Israel PM pledges ‘concrete’ economic solutions amid protests
JERUSALEM — Prime Minister Benjamin Netanyahu on Sunday pledged “concrete solutions” to the cost of living in Israel but warned that reforms would be constrained by the fragility of the world economy.
A day after police said at least 50,000 people protested in Israel’s “periphery” towns and cities, Netanyahu told his weekly cabinet meeting that he expects a committee to recommend reform options in September.
The committee, headed by respected economist Manuel Trajtenberg, was appointed last week after 250,000 people flooded into Israel’s main cities to demand economic reforms to ease the cost of living and income disparity.
“I asked Professor Manuel Trajtenberg to submit… concrete solutions during the month of September, as quickly as possible — but not too quickly,” said Netanyahu, according to a statement issued by his office.
“We are dealing here with complex issues. We intend to arrive at concrete solutions, not generalisations, but rather concrete solutions to concrete problems of reducing the cost of living and the closing of gaps in the state of Israel.”
But he warned that the committee would be required to take account of “various constraints,” including the current fragility of the global economy.
“We must receive recommendations which characterise choice. A change of priorities means a choice, a choice between various constraints,” the prime minister said.
Israel protesters, who have been taking to the streets in growing numbers since mid-July, are seeking broad reforms that will cut the cost of housing, health care, food and education.
They have urged the government to break up monopolies and rethink Israel’s economic policy, which has gradually shifted from the socialist model that defined the early Jewish state towards the neo-liberal economic ideology espoused by Netanyahu.
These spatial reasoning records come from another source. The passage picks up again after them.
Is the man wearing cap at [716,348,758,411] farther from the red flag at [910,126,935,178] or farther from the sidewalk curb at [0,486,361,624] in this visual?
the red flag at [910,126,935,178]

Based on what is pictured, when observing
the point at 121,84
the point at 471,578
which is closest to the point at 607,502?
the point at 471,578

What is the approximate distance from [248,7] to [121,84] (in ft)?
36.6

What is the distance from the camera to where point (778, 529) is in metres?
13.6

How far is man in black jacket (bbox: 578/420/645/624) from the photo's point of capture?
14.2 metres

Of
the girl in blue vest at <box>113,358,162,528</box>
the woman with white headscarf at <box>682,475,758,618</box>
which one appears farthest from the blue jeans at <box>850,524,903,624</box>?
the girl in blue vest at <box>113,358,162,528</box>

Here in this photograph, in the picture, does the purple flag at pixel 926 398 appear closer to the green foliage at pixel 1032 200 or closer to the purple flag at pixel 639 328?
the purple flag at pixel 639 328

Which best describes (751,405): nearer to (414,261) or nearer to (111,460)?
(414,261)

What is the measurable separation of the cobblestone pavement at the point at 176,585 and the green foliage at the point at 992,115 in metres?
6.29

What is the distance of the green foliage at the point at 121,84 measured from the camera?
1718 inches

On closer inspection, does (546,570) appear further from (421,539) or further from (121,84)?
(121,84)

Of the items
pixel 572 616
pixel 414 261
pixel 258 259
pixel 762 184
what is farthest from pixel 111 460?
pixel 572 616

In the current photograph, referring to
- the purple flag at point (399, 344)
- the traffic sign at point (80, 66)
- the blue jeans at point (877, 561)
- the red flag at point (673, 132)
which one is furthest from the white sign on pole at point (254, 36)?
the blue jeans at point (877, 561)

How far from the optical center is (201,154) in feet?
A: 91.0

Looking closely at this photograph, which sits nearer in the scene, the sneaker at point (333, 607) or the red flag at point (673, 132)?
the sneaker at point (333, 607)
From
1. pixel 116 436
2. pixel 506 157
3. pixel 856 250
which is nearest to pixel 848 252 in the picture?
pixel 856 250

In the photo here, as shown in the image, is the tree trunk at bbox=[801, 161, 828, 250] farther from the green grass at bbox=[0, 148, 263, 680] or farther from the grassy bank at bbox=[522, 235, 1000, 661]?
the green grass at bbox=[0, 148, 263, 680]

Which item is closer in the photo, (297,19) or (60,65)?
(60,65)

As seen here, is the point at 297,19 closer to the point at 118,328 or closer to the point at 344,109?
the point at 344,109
The prime minister has reportedly said he is open to rethinking his economic policy, but he has also warned against spending outside the current budget and pledged to avoid cutting defence expenditure to pay for economic reforms.
Trajtenberg’s committee is expected to present its recommendations to parliament’s social and economic cabinet in about a month’s time, but final legislative action is not expected until at least the end of October.
Israel’s parliament, the Knesset, is in summer recess and though it will convene for a special session on Tuesday to discuss the social protests, it is not expected to vote on legislation until it resumes work fully on October 31.